___ Text ___

Up to God

Louis Zamperini was one of the war’s most interesting characters. After some troubled teenage years he became a well-known distance runner and made the 1936 Olympic team. During the games he so impressed Adolf Hitler that he was summoned for an audience. In 1941 he volunteered for the Army Air Corps and earned his wings as a navigator on B-24 bombers. His squadron deployed to the Pacific and flew long-range missions out of different island bases.

On May 27, 1943, he was with his crew on a search-and-rescue mission looking for a lost B-25. Flying low due to cloud cover, his B-24 suddenly lost power to one engine. When an inexperienced engineer shut down the other good engine on that wing, the aircraft went out of control. Zamperini described the feeling:

The most frightening experience in life is going down in a plane. Those moments when you fall through the air, waiting for the inevitable impact, are like riding a roller coaster with one important difference. In a plummeting plane there’s only sheer horror, and the idea of your very imminent death is incomprehensible. You think, this is it. It’s over. I’m going to die. You know with 100 per cent of your being that the end is unavoidable. Yet a part of you still believes you can fight and survive no matter what your mind knows. It’s not so strange. Where there’s still life, there’s still hope. What happens is up to God.203

After sinking with the aircraft, tangled in severed control cables and seemingly trapped, Zamperini lost consciousness. He woke suddenly to find himself free of the aircraft and swimming more than seventy feet back to the surface. He and two others survived the crash to begin a separate ordeal adrift in a life raft. He was convinced that God was looking out for him throughout this experience.

There is no god besides me. I put to death and I bring to life, I have wounded and I will heal, and no one can deliver out of my hand.

—Deuteronomy 32:39

May 26

I Looked Up

Louis Zamperini and two other crewmen amazingly survived the crash of their B-24 in a remote part of the Pacific Ocean. With two small life rafts, six bars of chocolate, and eight half-pints of water, they started one of the longest survival ordeals ever recorded.

For forty-seven days they faced hunger, thirst, storms, and attack by an enemy aircraft. Sharks were with them constantly, often bumping the raft. A constant lack of water seemed to be the most trying part of their ordeal. They were often tantalized by showers that passed by just too far away, as they exhausted themselves trying to row toward them. Trying to fight dehydration, one would tread water beside the raft while the other two fought off the sharks with paddles. They came to a point of crisis after seven days without water. They were ready to try anything, as Zamperini related:

In the end, we resorted to prayer.

___

● **Work task A**
In the text about Louis Zamperini, on what date did his B-24 go down during a search-and-rescue mission?
● **Work task B**
Say whether each statement agrees with the text about Louis Zamperini. Give yes or no and quote the words of the text that decide it.
(i) Zamperini was a member of the 1936 Olympic team.
(ii) Zamperini earned his wings as a pilot of B-24 bombers.
(iii) Zamperini and three others survived the crash.

___ Extracted entries ___

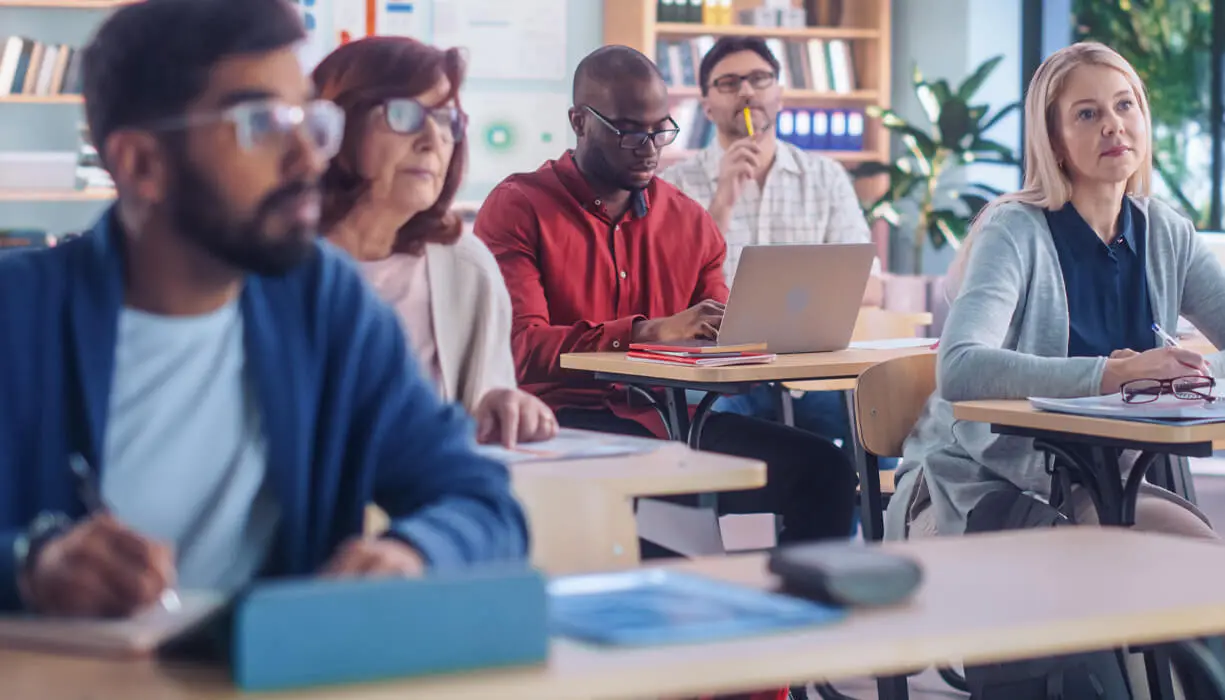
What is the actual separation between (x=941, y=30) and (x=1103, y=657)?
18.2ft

___
___ Extracted entries ___

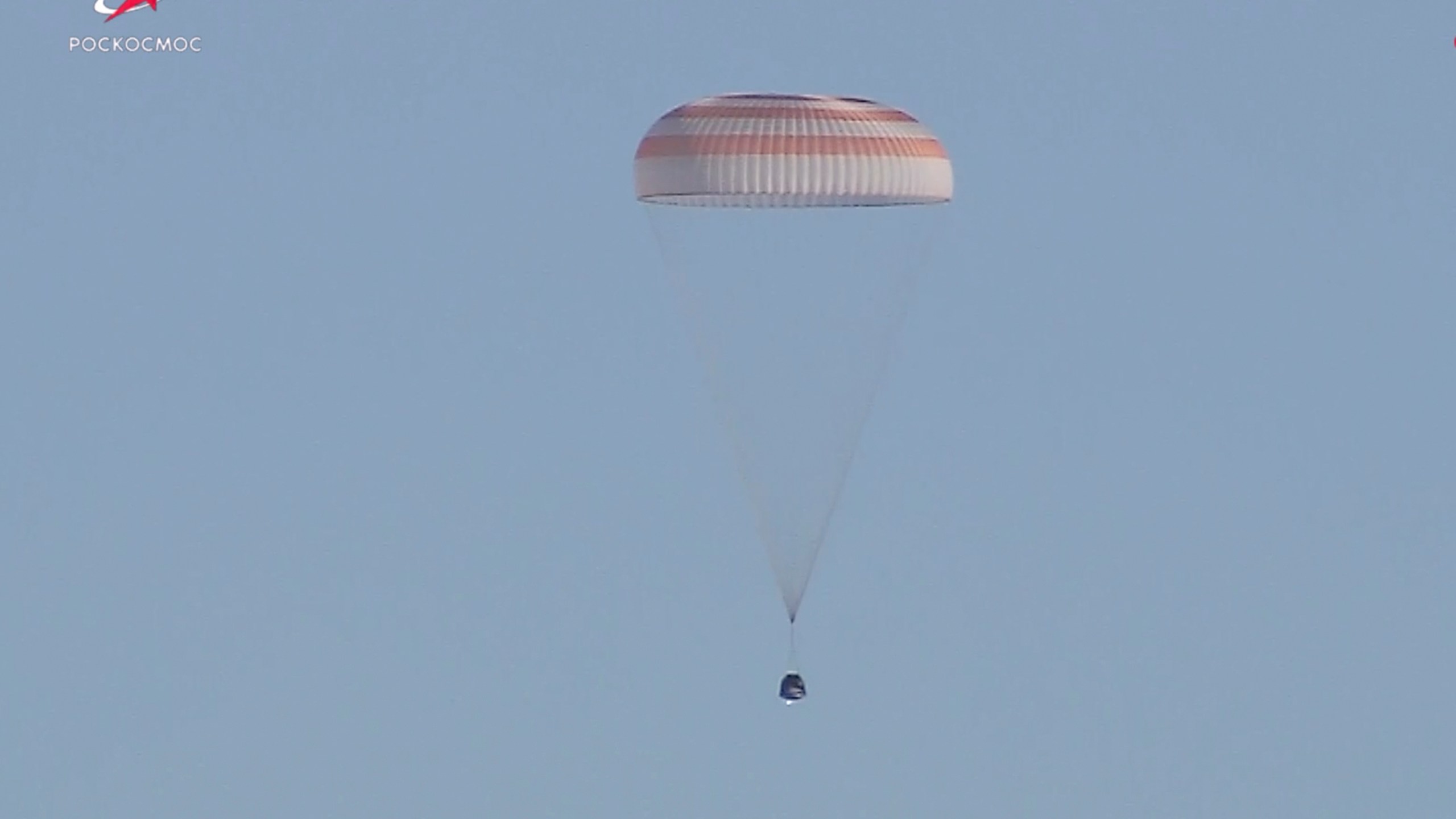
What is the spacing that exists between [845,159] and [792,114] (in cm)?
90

___

● **Final answer A**
May 27, 1943

● **Final answer B**
(i) Yes: "made the 1936 Olympic team"
(ii) No: "earned his wings as a navigator on B-24 bombers"
(iii) No: "He and two others survived the crash"